The National Archives is participating in the New Year's activities on the National Mall with the display of the Emancipation Proclamation. The exhibition is free and open to the public. The National Archives Exhibition Hall, at Constitution Avenue between 7th and 9th Streets, N.W., is open to the public from 10 a.m. to 5:30 p.m. daily except Christmas Day. The Exhibition Hall will be open on New Year's day, January 1, 2000.
President Abraham Lincoln issued the Emancipation Proclamation on January 1, 1863, during the American Civil War, formally proclaiming the freedom of all slaves held in areas still in revolt. The issuance of this Proclamation clarified and strengthened the position of the Union government, decreased the likelihood of European support of the Confederacy and, as the Union armies extended their occupation of the southern states, brought freedom to the slaves in those states.
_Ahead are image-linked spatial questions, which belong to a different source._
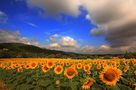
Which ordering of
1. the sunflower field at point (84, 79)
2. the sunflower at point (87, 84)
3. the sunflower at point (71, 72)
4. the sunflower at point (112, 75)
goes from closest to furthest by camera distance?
the sunflower at point (112, 75)
the sunflower field at point (84, 79)
the sunflower at point (87, 84)
the sunflower at point (71, 72)

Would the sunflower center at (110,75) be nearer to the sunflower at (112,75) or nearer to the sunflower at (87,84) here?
the sunflower at (112,75)

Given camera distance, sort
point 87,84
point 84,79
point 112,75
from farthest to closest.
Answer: point 84,79
point 87,84
point 112,75

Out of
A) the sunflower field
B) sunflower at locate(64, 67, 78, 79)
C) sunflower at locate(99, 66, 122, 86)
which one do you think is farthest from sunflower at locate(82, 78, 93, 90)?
sunflower at locate(99, 66, 122, 86)

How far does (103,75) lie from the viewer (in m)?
7.34

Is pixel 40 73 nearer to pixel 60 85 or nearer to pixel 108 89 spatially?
pixel 60 85

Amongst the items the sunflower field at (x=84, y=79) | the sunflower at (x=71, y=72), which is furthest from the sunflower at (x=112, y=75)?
the sunflower at (x=71, y=72)

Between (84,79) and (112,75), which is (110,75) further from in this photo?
(84,79)

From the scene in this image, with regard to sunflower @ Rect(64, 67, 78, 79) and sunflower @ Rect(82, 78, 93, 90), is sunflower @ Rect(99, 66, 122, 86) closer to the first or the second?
sunflower @ Rect(82, 78, 93, 90)

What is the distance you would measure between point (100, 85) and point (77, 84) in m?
1.27

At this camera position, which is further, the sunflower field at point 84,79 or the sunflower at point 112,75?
the sunflower field at point 84,79

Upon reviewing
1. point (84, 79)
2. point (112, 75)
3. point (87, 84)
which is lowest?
point (87, 84)

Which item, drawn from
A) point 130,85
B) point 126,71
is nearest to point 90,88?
point 130,85

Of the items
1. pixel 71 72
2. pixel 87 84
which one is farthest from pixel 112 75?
pixel 71 72

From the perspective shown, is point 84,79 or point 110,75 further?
point 84,79
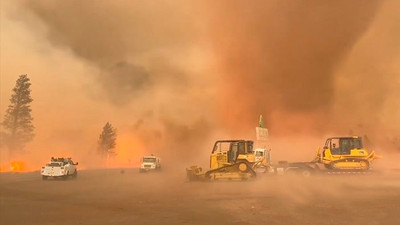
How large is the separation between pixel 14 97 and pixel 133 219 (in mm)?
65613

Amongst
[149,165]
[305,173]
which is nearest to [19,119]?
[149,165]

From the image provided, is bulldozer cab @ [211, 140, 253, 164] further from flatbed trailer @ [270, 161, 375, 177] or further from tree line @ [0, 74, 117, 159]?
tree line @ [0, 74, 117, 159]

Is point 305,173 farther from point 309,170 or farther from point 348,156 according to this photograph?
point 348,156

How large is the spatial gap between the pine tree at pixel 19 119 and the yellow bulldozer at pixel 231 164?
169ft

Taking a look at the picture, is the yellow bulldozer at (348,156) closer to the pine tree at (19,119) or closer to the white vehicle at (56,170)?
the white vehicle at (56,170)

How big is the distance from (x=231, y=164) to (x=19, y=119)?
181 feet

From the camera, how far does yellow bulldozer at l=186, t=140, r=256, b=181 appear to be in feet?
85.7

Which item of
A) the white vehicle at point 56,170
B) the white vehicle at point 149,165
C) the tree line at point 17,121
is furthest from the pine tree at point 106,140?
the white vehicle at point 56,170

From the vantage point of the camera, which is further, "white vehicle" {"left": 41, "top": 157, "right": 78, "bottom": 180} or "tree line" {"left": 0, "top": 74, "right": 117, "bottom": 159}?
"tree line" {"left": 0, "top": 74, "right": 117, "bottom": 159}

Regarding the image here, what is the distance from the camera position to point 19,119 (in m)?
67.9

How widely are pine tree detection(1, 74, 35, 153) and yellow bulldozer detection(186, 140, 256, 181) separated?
169 ft

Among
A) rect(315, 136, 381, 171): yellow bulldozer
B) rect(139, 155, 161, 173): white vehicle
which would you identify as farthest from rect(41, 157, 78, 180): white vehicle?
rect(315, 136, 381, 171): yellow bulldozer

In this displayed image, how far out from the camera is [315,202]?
48.3ft

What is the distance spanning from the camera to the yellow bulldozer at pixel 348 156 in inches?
1258
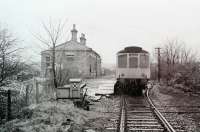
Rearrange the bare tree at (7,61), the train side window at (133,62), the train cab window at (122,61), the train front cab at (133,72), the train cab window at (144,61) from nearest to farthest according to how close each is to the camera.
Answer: the bare tree at (7,61), the train front cab at (133,72), the train side window at (133,62), the train cab window at (144,61), the train cab window at (122,61)

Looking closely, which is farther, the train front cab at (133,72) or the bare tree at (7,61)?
the train front cab at (133,72)

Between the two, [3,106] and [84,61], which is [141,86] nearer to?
[3,106]

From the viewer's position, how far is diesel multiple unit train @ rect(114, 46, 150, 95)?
18.5 metres

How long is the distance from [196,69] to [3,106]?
16.8 m

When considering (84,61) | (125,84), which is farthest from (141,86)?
(84,61)

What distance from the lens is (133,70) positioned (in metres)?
18.5

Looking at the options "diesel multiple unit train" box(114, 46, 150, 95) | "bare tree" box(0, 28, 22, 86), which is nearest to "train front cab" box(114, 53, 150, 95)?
"diesel multiple unit train" box(114, 46, 150, 95)

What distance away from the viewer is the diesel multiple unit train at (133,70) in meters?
18.5

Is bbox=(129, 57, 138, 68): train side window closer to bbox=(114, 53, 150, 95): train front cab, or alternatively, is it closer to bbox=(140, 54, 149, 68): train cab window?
bbox=(114, 53, 150, 95): train front cab

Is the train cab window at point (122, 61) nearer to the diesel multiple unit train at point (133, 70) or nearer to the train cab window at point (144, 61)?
the diesel multiple unit train at point (133, 70)

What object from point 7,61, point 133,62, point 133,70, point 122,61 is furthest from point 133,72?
point 7,61

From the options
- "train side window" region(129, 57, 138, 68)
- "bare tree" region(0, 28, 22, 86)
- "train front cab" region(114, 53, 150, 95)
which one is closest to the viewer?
"bare tree" region(0, 28, 22, 86)

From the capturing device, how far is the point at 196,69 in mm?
21750

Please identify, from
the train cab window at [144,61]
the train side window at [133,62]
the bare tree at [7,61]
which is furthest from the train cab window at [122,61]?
the bare tree at [7,61]
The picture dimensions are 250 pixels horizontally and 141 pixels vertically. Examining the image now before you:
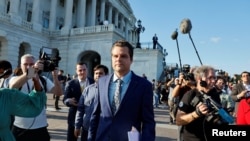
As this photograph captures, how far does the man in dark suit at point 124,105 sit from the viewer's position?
298 centimetres

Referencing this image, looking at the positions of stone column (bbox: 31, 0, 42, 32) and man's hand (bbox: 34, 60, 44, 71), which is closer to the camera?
man's hand (bbox: 34, 60, 44, 71)

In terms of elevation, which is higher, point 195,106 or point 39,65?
point 39,65

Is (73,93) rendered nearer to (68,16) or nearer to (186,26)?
(186,26)

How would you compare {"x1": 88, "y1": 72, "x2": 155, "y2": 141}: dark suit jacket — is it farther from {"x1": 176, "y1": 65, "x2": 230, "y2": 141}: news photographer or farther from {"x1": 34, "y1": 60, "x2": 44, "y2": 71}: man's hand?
{"x1": 34, "y1": 60, "x2": 44, "y2": 71}: man's hand

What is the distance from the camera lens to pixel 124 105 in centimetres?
300

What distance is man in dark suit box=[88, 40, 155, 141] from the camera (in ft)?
9.78

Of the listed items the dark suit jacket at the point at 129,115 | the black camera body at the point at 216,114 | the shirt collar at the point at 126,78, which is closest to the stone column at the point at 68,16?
the shirt collar at the point at 126,78

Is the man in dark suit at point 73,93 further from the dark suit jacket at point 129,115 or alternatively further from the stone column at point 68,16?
the stone column at point 68,16

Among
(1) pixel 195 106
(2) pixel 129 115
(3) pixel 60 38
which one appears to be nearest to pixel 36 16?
(3) pixel 60 38

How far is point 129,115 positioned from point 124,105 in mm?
113

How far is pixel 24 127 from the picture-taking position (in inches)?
166

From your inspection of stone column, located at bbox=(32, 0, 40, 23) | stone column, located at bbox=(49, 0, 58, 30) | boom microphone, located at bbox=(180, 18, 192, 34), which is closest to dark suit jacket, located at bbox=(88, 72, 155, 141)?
boom microphone, located at bbox=(180, 18, 192, 34)

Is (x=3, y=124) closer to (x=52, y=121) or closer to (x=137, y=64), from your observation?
(x=52, y=121)

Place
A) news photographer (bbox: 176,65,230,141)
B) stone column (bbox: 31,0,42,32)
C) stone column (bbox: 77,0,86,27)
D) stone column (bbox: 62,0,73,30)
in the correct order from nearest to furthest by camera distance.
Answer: news photographer (bbox: 176,65,230,141)
stone column (bbox: 31,0,42,32)
stone column (bbox: 62,0,73,30)
stone column (bbox: 77,0,86,27)
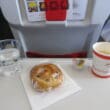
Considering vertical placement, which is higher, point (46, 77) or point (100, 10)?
point (100, 10)

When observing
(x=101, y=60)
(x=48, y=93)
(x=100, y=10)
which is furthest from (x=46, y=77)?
(x=100, y=10)

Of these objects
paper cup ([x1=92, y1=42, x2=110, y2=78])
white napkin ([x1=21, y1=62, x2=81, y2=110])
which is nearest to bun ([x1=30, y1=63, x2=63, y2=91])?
white napkin ([x1=21, y1=62, x2=81, y2=110])

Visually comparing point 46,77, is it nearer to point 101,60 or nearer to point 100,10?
point 101,60

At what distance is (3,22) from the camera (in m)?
1.25

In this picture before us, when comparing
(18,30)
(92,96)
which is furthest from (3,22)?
(92,96)

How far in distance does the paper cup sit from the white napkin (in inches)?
3.9

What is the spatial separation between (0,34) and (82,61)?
0.61 meters

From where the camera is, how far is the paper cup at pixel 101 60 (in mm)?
733

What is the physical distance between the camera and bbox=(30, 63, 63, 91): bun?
2.28ft

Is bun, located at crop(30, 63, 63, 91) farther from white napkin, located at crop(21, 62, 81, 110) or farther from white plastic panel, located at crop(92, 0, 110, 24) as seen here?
white plastic panel, located at crop(92, 0, 110, 24)

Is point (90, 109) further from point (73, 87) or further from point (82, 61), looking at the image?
point (82, 61)

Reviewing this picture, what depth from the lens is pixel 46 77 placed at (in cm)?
71

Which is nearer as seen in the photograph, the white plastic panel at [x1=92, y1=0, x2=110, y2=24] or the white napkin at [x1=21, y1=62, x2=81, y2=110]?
the white napkin at [x1=21, y1=62, x2=81, y2=110]

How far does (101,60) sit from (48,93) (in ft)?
0.70
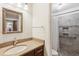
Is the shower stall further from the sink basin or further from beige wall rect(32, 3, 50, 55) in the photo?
the sink basin

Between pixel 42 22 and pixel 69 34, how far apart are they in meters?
0.40

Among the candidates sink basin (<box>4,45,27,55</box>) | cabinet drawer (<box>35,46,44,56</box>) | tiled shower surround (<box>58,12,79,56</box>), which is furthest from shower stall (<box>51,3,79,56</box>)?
sink basin (<box>4,45,27,55</box>)

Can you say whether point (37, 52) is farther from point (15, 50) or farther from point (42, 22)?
point (42, 22)

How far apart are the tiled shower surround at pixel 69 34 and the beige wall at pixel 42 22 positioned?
18 cm

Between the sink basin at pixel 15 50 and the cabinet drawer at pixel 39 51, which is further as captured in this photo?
the cabinet drawer at pixel 39 51

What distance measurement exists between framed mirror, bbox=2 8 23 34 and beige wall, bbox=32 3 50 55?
0.20m

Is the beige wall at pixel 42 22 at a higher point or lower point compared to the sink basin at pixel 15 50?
higher

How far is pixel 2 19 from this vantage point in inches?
43.3

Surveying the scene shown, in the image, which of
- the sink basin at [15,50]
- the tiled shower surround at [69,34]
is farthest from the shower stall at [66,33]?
the sink basin at [15,50]

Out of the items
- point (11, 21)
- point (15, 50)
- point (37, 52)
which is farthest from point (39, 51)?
point (11, 21)

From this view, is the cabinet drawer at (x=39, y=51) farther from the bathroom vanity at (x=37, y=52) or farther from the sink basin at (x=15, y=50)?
the sink basin at (x=15, y=50)

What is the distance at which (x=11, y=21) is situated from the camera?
1.15m

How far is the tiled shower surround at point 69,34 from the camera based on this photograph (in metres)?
1.15

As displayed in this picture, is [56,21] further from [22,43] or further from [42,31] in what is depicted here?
[22,43]
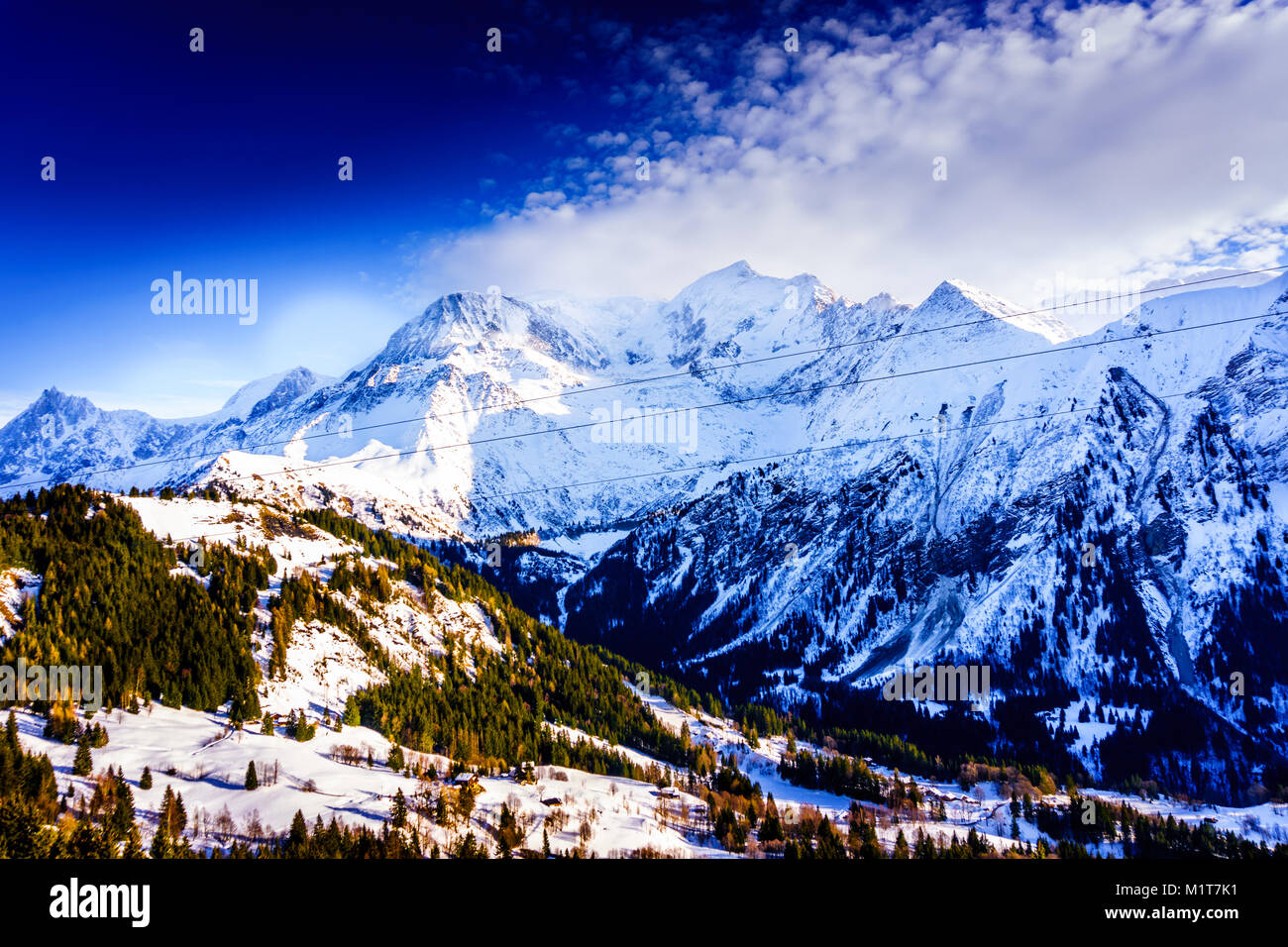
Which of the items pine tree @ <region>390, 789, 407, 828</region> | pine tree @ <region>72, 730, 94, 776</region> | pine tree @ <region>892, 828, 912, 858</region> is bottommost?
pine tree @ <region>892, 828, 912, 858</region>

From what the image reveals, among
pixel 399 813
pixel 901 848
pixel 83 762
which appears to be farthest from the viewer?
pixel 901 848

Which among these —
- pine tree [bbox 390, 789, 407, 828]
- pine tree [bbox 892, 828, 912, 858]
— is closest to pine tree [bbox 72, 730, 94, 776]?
pine tree [bbox 390, 789, 407, 828]


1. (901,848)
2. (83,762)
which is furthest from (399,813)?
(901,848)

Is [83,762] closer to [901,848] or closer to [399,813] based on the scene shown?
[399,813]

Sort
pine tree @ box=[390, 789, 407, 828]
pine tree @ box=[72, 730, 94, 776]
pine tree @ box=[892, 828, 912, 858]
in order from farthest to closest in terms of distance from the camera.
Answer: pine tree @ box=[892, 828, 912, 858] < pine tree @ box=[390, 789, 407, 828] < pine tree @ box=[72, 730, 94, 776]

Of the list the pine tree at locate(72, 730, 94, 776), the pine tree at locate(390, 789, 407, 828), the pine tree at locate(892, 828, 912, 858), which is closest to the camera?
the pine tree at locate(72, 730, 94, 776)

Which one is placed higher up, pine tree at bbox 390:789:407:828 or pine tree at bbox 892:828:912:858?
pine tree at bbox 390:789:407:828

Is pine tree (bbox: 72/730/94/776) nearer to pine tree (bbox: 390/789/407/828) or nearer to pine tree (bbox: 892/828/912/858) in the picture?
pine tree (bbox: 390/789/407/828)

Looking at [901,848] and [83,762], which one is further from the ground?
[83,762]
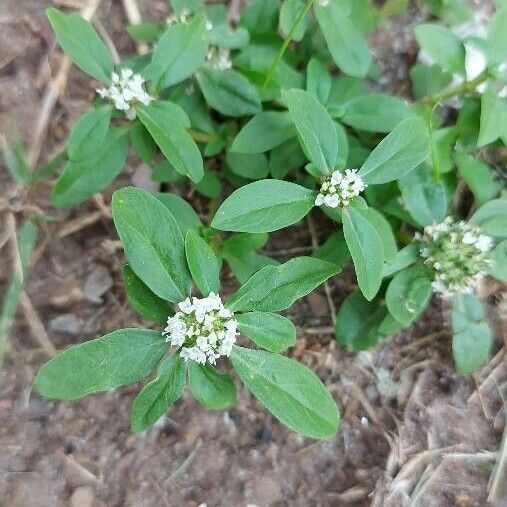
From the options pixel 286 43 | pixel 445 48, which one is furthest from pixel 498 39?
pixel 286 43

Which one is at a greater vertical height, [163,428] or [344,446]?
[163,428]

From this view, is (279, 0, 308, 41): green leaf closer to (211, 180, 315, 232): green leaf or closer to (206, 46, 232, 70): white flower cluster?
(206, 46, 232, 70): white flower cluster

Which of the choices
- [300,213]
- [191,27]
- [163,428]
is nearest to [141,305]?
[300,213]

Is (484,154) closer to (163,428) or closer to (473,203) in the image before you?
(473,203)

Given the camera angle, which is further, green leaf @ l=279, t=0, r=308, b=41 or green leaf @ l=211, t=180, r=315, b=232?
green leaf @ l=279, t=0, r=308, b=41

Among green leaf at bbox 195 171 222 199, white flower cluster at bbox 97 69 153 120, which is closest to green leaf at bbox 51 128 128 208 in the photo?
white flower cluster at bbox 97 69 153 120
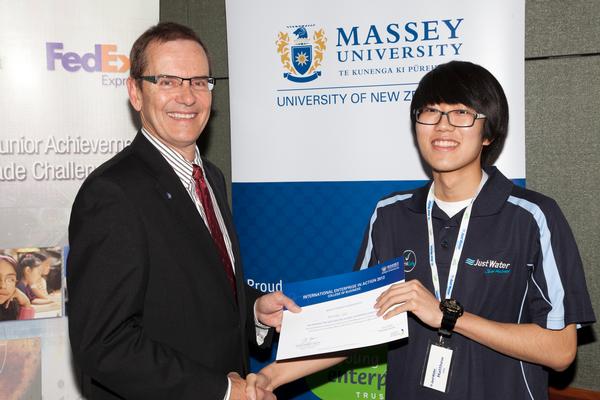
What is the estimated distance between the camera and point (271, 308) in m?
2.27

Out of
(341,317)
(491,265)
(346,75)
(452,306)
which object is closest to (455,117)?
(491,265)

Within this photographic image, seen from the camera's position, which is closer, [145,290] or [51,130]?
[145,290]

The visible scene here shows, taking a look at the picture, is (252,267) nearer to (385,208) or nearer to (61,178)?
(61,178)

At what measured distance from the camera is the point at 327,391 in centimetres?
328

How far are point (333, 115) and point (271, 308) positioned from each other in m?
1.26

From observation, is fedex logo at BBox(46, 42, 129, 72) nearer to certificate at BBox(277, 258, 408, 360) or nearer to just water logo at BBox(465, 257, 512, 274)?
certificate at BBox(277, 258, 408, 360)

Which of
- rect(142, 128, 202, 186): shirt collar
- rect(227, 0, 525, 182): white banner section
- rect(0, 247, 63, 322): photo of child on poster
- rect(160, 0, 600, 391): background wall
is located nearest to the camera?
rect(142, 128, 202, 186): shirt collar

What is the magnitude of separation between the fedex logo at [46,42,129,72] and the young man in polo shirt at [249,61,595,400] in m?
2.00

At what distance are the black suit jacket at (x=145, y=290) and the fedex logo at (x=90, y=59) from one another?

The Proclamation invited black men to join the Union Army and Navy, resulting in the enlistment of approximately 200,000 freed slaves and free black people before the War's end.
Many historians credit the Emancipation Proclamation with changing the character of the Civil War from a struggle to preserve the Union to a crusade for human liberty. It signaled the adoption of emancipation as a fundamental Northern war aim, and as word of this spread through Southern slave communities, the Confederacy was forced to contend with increased internal pressure from its black population. The document's commitment to emancipation, however, did not end the institution of slavery in this country. Nevertheless, the proclamation placed the issue of slavery squarely on top of the wartime agenda. It added moral force to the Union cause and was a significant milestone leading to the ratification of the 13th Amendment to the Constitution in 1865, formally outlawing slavery throughout the nation.
The Emancipation Proclamation linked the preservation of American constitutional government to the end of slavery and has come to take its place with the great documents of freedom.